## [INPUT MATERIAL]

_ _ _ _

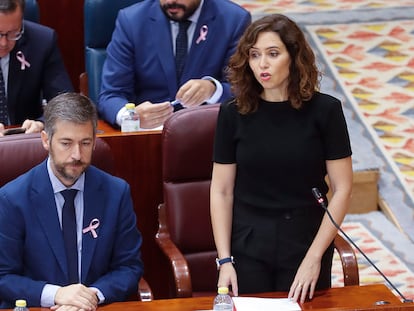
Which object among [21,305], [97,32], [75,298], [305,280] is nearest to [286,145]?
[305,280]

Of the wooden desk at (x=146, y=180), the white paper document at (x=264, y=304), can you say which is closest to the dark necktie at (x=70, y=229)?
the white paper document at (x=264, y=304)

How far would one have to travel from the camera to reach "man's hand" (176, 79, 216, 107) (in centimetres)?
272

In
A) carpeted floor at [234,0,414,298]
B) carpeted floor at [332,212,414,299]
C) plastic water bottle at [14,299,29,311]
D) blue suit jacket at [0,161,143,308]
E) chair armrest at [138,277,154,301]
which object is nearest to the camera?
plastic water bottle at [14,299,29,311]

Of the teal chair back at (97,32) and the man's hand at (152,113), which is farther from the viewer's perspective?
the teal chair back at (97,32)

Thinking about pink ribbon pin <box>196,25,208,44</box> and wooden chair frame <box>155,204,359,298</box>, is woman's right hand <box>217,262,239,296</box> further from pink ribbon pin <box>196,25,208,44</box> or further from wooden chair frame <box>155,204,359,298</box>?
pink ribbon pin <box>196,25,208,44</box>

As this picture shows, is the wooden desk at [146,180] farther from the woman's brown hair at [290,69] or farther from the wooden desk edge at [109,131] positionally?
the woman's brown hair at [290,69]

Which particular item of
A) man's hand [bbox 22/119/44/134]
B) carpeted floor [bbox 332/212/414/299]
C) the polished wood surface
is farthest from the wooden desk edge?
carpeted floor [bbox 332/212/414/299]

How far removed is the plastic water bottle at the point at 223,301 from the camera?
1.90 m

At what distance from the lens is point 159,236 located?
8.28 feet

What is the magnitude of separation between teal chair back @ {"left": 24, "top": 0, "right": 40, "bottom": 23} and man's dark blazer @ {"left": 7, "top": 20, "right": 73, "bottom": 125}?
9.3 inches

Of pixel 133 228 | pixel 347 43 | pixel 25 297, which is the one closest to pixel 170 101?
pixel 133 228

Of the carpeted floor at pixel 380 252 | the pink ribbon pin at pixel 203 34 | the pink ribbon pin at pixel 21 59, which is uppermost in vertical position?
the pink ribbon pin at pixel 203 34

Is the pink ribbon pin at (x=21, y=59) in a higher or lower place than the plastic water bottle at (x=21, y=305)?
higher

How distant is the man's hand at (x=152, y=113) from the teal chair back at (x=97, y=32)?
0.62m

_ _ _ _

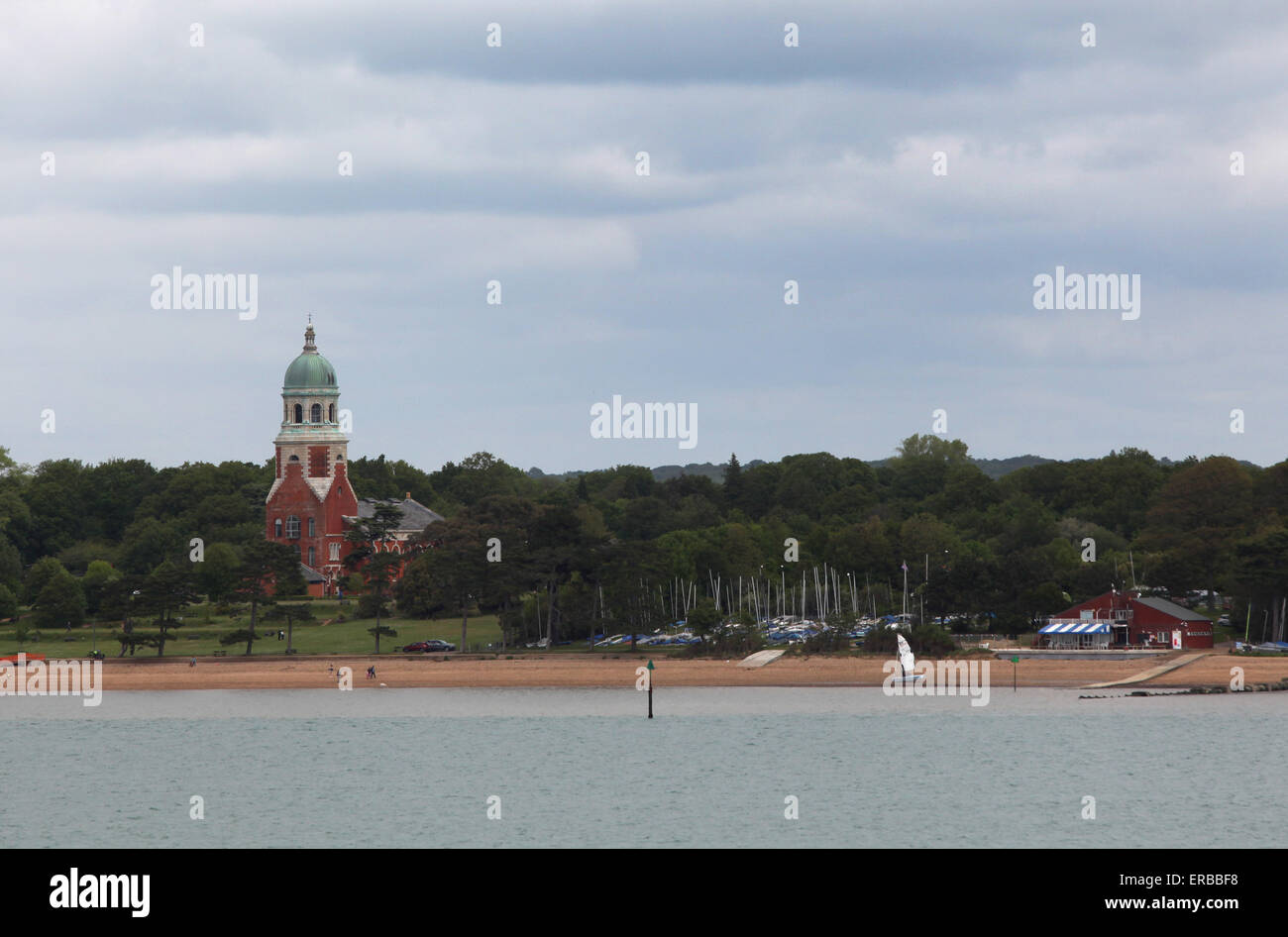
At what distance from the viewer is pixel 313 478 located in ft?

_ _ _ _

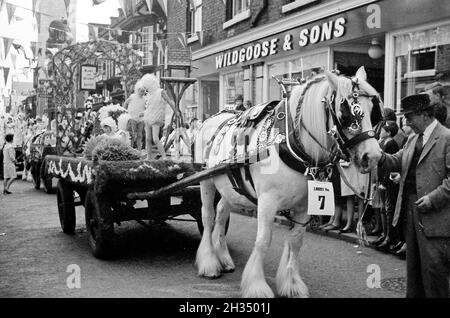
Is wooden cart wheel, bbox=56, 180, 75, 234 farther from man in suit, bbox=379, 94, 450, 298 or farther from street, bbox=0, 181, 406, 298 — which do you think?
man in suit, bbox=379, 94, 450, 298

_ _ _ _

## [PROBLEM REQUIREMENTS]
Please pull out each line of the records above that contains the word "higher", and copy every such line in full.

## [EXERCISE SOLUTION]
Is the pink ribbon pin at (x=21, y=59) in a higher or lower place than the plastic water bottle at (x=21, y=305)?
higher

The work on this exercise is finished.